#### SCOPO DEL COMPITO
Nel testo della pagina, quale decreto ha introdotto nell'ordinamento la disciplina sulla responsabilità amministrativa degli enti e delle società?

#### TESTO DELLA PAGINA
Il fenomeno dei reati consumati nell’ambito dei soggetti economico-giuridici (reati societari), ha posto la questione sulla loro perseguibilità e sui modelli di controllo e di prevenzione applicabili.

Con il d.lgs. 8 Giugno 2001, n.231 il nostro legislatore ha impiantato nel nostro ordinamento una disciplina sulla responsabilità amministrativa degli enti e delle società.  

Alle regole imposte con la nuova responsabilità sono sottoposte tutte le società ed enti privati (le Società di persone, le Società di capitali, le Associazioni riconosciute e gli enti no profit).

L’introduzione del suddetto decreto nel nostro ordinamento è da considerarsi una rivoluzione sia dal punto di vista etico che di legalità d’impresa superando il concetto di “societas delinquere non potest”.

La soluzione giuridica prospettata con il D.Lgs. 231/2001 è volta a contrastare il fenomeno della criminalità d’impresa, attraverso l’imposizione di sanzioni talvolta molto elevate a carico della stessa impresa e, nello stesso tempo dettando alcuni principi, protocolli e codici di comportamento, cui le imprese sono chiamate ad adottare così da prevenire la commissione di reati.

 

Il decreto ha introdotto un concetto del tutto nuovo per il nostro ordinamento in tema di colpa d’organizzazione in quanto all’interno di un’organizzazione sociale quale l’impresa è del tutto plausibile che possano accadere fenomeni di illiceità.

#### DATI RIPORTATI
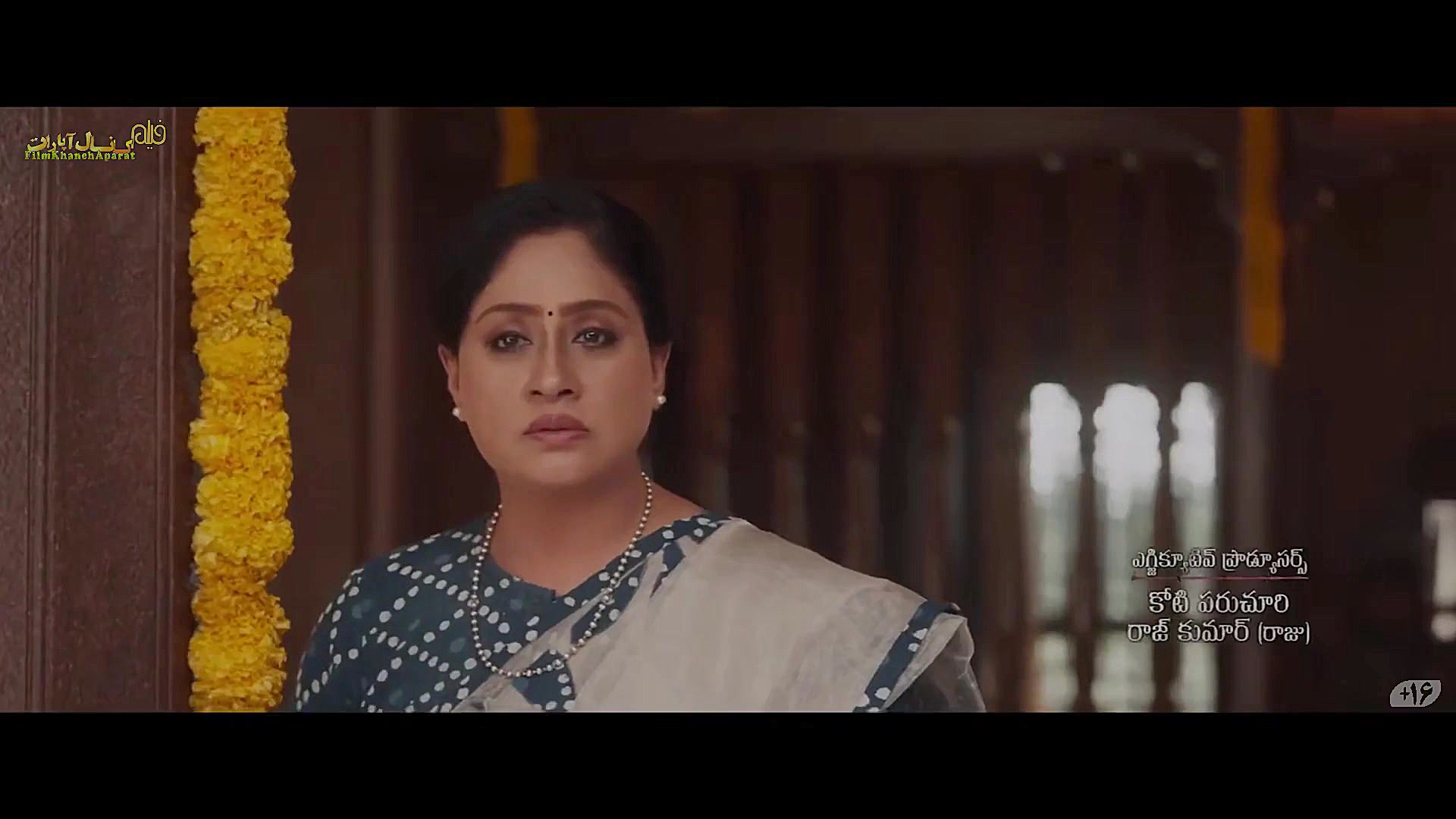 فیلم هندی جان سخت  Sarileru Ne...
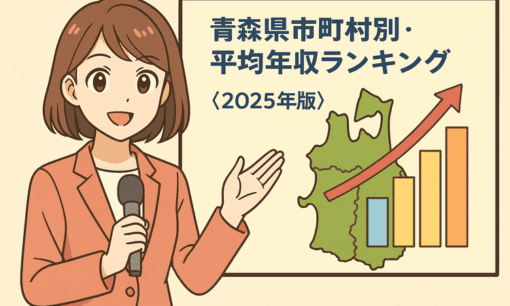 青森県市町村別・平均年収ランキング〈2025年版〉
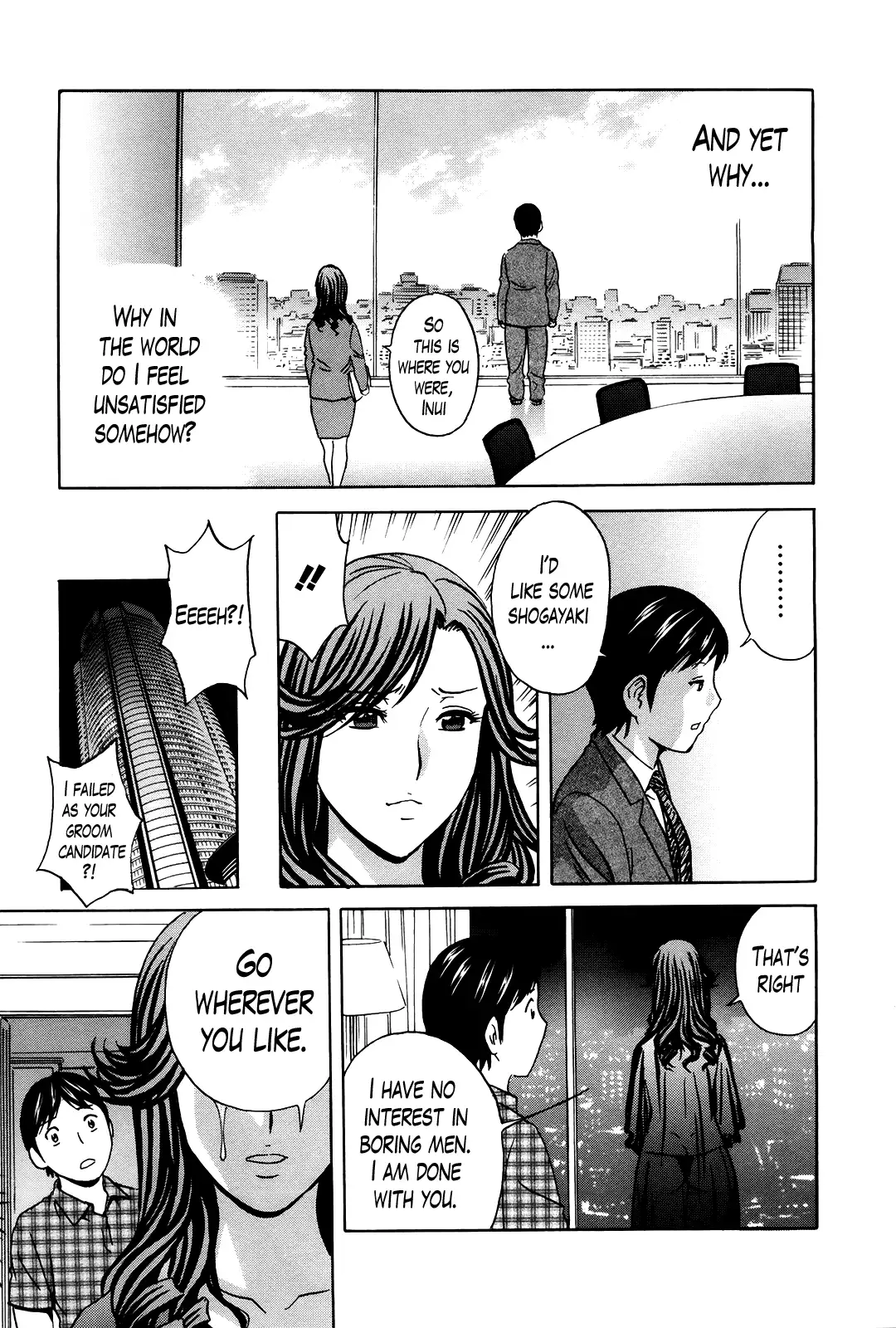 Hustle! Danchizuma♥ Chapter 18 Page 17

#### RISPOSTA
Il d.lgs. 8 Giugno 2001, n.231.